Wednesday, May 6, 2020

April Reads!

I've definitely realized that at this point in time there are books I am flying through and then books that seem to take 10 years.  There is no in between! With that said, I finished 5 books in April.

Chocolate Chip Murder Mystery by Joanne Fluke was mostly read in March, but I finished it up in April.  It is the first in a series about Hannah Swenson who owns a bakery in a small Minnesota town.  I found this series because of the mystery series on Hallmark.  Because apparently having a baby and winter and a pandemic have me discovery the world of the past 20 years of Hallmark movies and shows I never paid attention too! I liked that this book had recipes included, and we totally made the Chocolate Chip Crunch? I think that is shared and it was a hit here.  We changed up the type of cereal used because of what we had on hand but they were delicious! If you are looking for a cute series, I'd say check it out!

Some of Adeline's reads

Evvie Drake Starts Over by Linda Holmes is sooo good! I sporadically listen to NPR's Pop Culture Happy Hour podcast,which she is on.  I kept hearing her voice in my head as the lead character, Evvie.  It has such a quick witted dialogue and is a very fast read.  Highly recommend it if you need something to quickly engage in.  It's not an extremely happy book, Evvie, rarely leaves her house and many people think she is too grief ridden to 'move on.'  She meets someone she tries to 'fix' and along the way they both come to terms with the hand life has dealt them.  Both are hurt and both need to restart their lives and live for themselves.  LOVED the dialogue.
+++
• TASKS FOR THIS EXERCISE:
1: From the April reading post, copy down the passage starting at "Wednesday, May 6, 2020" and ending at "books in April.".
2: Answer these questions using the April reading post:
(a) How many books were finished in April?
(b) Where is the bakery that Hannah Swenson owns?
(c) Which podcast is Linda Holmes on?

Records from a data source
+++
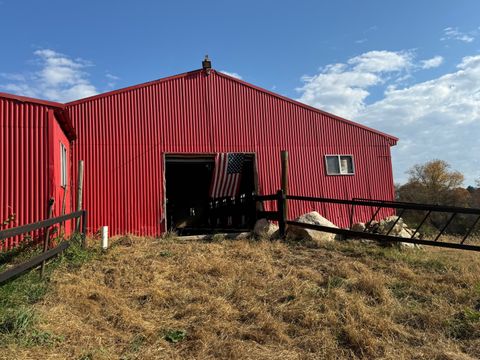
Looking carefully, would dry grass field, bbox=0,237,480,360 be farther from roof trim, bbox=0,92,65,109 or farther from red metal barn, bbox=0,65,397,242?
red metal barn, bbox=0,65,397,242

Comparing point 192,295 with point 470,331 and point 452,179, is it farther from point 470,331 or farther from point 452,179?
point 452,179

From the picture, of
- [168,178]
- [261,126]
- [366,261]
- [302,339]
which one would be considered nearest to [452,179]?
[168,178]

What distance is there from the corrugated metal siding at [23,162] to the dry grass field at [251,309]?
2058 mm

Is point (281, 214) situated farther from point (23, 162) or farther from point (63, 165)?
point (23, 162)

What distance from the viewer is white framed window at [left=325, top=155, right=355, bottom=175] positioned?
15798 mm

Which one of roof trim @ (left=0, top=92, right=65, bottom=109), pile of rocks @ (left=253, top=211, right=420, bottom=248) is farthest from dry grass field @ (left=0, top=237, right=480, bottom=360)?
roof trim @ (left=0, top=92, right=65, bottom=109)

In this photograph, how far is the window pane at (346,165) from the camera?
16047mm

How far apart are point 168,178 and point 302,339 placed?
1921cm

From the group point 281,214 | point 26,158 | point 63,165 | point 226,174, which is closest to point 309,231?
point 281,214

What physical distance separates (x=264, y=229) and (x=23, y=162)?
6.12 metres

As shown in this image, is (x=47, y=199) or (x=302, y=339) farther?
(x=47, y=199)

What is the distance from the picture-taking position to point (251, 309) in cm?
604

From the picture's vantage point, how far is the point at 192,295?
6590 millimetres

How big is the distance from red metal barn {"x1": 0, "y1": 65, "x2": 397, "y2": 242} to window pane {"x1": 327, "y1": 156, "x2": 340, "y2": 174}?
40 mm
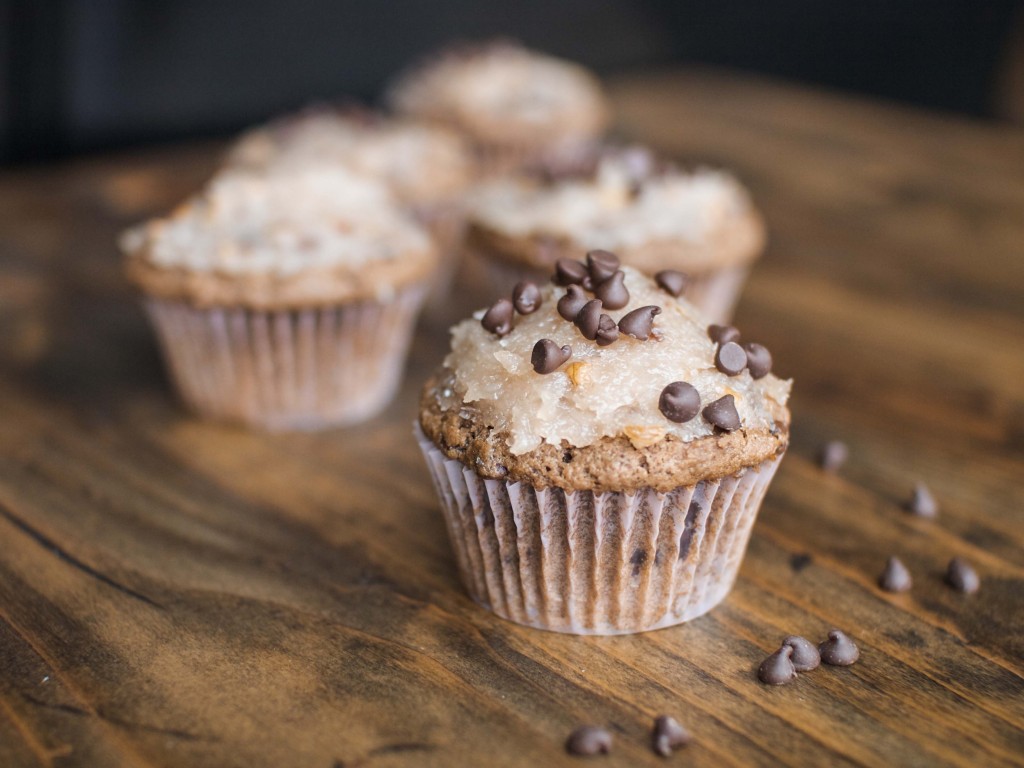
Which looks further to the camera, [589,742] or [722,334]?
[722,334]

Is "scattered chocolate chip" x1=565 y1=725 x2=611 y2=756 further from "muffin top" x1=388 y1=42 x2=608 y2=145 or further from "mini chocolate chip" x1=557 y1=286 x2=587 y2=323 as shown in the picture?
"muffin top" x1=388 y1=42 x2=608 y2=145

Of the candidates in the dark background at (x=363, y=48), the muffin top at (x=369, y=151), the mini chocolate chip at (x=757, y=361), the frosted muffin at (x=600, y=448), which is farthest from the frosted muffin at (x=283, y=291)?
the dark background at (x=363, y=48)

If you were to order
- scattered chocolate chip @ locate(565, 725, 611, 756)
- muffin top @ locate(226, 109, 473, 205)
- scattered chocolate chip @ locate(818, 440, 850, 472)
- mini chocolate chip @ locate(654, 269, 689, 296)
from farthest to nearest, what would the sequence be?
muffin top @ locate(226, 109, 473, 205) < scattered chocolate chip @ locate(818, 440, 850, 472) < mini chocolate chip @ locate(654, 269, 689, 296) < scattered chocolate chip @ locate(565, 725, 611, 756)

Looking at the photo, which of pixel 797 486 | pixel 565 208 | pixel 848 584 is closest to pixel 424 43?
pixel 565 208

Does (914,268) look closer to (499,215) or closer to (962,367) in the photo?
(962,367)

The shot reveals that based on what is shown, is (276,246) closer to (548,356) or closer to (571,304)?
(571,304)

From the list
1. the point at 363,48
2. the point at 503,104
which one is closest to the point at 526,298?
the point at 503,104

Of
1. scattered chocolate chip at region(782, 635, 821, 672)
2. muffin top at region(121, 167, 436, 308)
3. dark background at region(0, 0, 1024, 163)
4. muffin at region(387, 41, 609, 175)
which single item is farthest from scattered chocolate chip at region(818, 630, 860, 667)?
dark background at region(0, 0, 1024, 163)
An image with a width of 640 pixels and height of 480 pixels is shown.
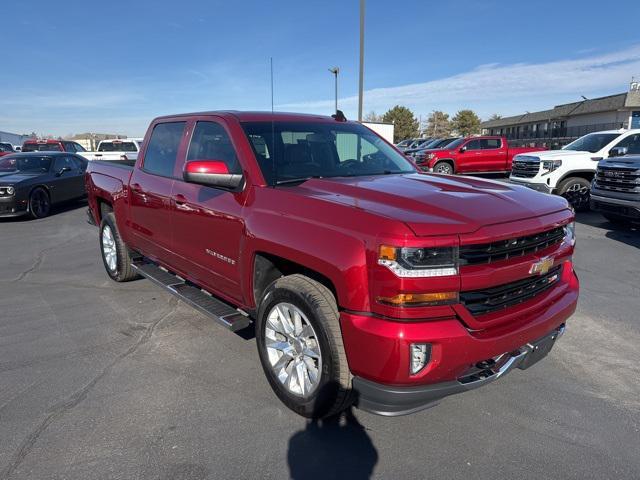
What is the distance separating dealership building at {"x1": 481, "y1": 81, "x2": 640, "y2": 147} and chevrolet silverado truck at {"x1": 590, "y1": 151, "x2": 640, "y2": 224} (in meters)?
24.5

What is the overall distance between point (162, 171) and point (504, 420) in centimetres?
358

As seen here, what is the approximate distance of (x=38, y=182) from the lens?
1119 centimetres

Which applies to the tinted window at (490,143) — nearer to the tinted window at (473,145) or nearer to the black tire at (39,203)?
the tinted window at (473,145)

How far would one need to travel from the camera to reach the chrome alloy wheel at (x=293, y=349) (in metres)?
2.81

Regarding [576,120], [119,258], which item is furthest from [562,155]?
[576,120]

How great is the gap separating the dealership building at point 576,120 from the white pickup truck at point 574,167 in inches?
855

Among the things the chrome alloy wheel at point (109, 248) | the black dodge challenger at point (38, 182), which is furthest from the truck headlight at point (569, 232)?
the black dodge challenger at point (38, 182)

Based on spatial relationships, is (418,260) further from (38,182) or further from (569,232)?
(38,182)

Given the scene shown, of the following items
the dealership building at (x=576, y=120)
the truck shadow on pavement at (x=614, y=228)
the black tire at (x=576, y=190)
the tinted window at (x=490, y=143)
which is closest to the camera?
the truck shadow on pavement at (x=614, y=228)

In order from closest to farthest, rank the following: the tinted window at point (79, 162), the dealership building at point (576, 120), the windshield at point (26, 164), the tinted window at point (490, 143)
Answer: the windshield at point (26, 164), the tinted window at point (79, 162), the tinted window at point (490, 143), the dealership building at point (576, 120)

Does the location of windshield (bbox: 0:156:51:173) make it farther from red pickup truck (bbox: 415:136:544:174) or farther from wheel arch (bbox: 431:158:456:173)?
wheel arch (bbox: 431:158:456:173)

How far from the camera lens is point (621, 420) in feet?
9.53

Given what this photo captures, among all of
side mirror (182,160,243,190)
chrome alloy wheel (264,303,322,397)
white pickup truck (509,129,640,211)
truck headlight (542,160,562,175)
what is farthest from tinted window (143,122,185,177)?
truck headlight (542,160,562,175)

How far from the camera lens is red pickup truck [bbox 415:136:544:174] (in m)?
19.0
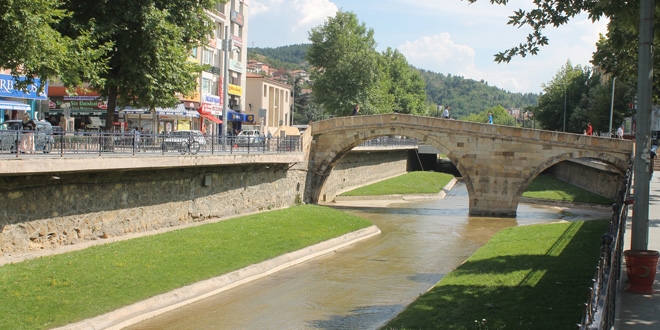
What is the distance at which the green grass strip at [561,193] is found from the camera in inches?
1756

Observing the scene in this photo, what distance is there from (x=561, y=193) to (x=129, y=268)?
37.9m

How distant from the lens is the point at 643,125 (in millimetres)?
12672

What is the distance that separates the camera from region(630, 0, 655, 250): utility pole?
40.0 feet

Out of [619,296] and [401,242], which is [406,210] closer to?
[401,242]

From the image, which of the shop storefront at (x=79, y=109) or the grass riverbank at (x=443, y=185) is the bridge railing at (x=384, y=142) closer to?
the grass riverbank at (x=443, y=185)

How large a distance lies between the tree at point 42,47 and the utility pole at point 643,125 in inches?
570

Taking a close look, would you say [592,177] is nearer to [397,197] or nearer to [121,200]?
[397,197]

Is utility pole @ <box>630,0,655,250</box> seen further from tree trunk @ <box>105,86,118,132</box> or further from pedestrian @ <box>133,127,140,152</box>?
tree trunk @ <box>105,86,118,132</box>

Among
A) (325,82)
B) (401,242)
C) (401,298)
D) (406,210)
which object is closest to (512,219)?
(406,210)

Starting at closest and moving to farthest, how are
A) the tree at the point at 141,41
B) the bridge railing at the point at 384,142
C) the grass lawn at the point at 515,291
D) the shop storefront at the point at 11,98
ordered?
the grass lawn at the point at 515,291, the tree at the point at 141,41, the shop storefront at the point at 11,98, the bridge railing at the point at 384,142

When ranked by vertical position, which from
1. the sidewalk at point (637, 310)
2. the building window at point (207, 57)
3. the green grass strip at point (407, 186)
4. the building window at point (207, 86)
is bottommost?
the green grass strip at point (407, 186)

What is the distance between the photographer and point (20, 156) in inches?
675

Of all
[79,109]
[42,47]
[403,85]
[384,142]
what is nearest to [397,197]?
[384,142]

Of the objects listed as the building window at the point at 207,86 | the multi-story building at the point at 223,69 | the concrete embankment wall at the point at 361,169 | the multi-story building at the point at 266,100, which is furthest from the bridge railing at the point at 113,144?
the multi-story building at the point at 266,100
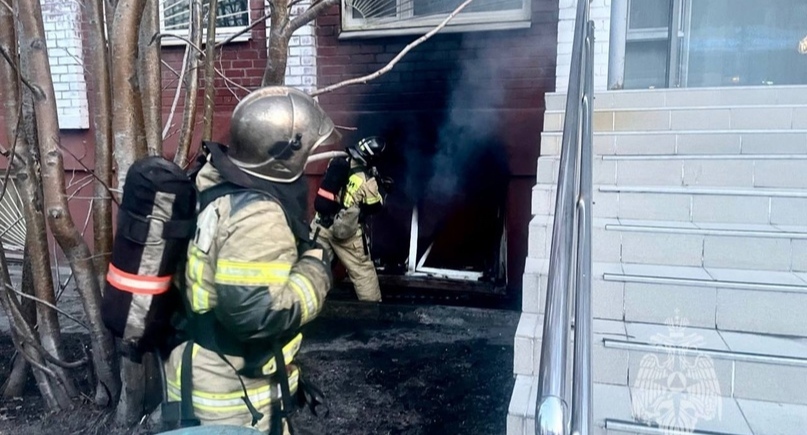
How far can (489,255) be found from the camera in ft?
18.5

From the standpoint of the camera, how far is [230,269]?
1868 mm

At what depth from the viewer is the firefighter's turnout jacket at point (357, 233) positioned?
207 inches

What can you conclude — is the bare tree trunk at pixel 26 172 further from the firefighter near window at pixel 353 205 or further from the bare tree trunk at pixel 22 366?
the firefighter near window at pixel 353 205

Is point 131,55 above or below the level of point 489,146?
above

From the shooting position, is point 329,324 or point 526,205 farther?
point 526,205

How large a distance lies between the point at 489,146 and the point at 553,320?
4.23 meters

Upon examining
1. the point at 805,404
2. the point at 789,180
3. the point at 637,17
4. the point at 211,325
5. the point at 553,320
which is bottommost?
the point at 805,404

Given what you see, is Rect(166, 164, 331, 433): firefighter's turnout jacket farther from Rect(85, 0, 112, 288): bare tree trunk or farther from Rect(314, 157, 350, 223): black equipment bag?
Rect(314, 157, 350, 223): black equipment bag

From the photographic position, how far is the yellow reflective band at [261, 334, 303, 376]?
212 centimetres

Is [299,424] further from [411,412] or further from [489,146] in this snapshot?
[489,146]

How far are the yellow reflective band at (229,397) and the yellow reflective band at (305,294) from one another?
33cm

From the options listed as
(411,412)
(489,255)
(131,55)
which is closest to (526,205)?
(489,255)

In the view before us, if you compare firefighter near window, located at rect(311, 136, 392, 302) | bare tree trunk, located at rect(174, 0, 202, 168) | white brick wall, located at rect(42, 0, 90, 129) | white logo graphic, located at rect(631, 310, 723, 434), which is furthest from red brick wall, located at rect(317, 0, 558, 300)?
white logo graphic, located at rect(631, 310, 723, 434)

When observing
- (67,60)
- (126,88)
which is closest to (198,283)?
(126,88)
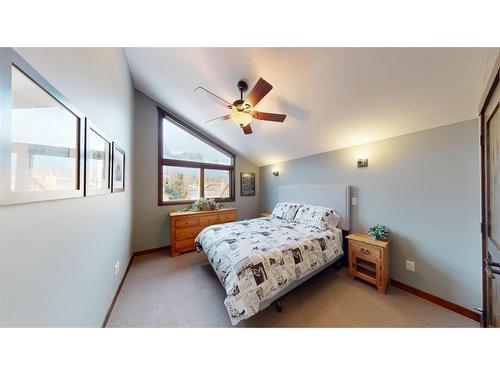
+++
• SOLUTION LIST:
1:
Wednesday, May 6, 2020

April Reads!

I've definitely realized that at this point in time there are books I am flying through and then books that seem to take 10 years.  There is no in between! With that said, I finished 5 books in April.

2:
(a) Five books.
(b) In a small Minnesota town.
(c) NPR's Pop Culture Happy Hour.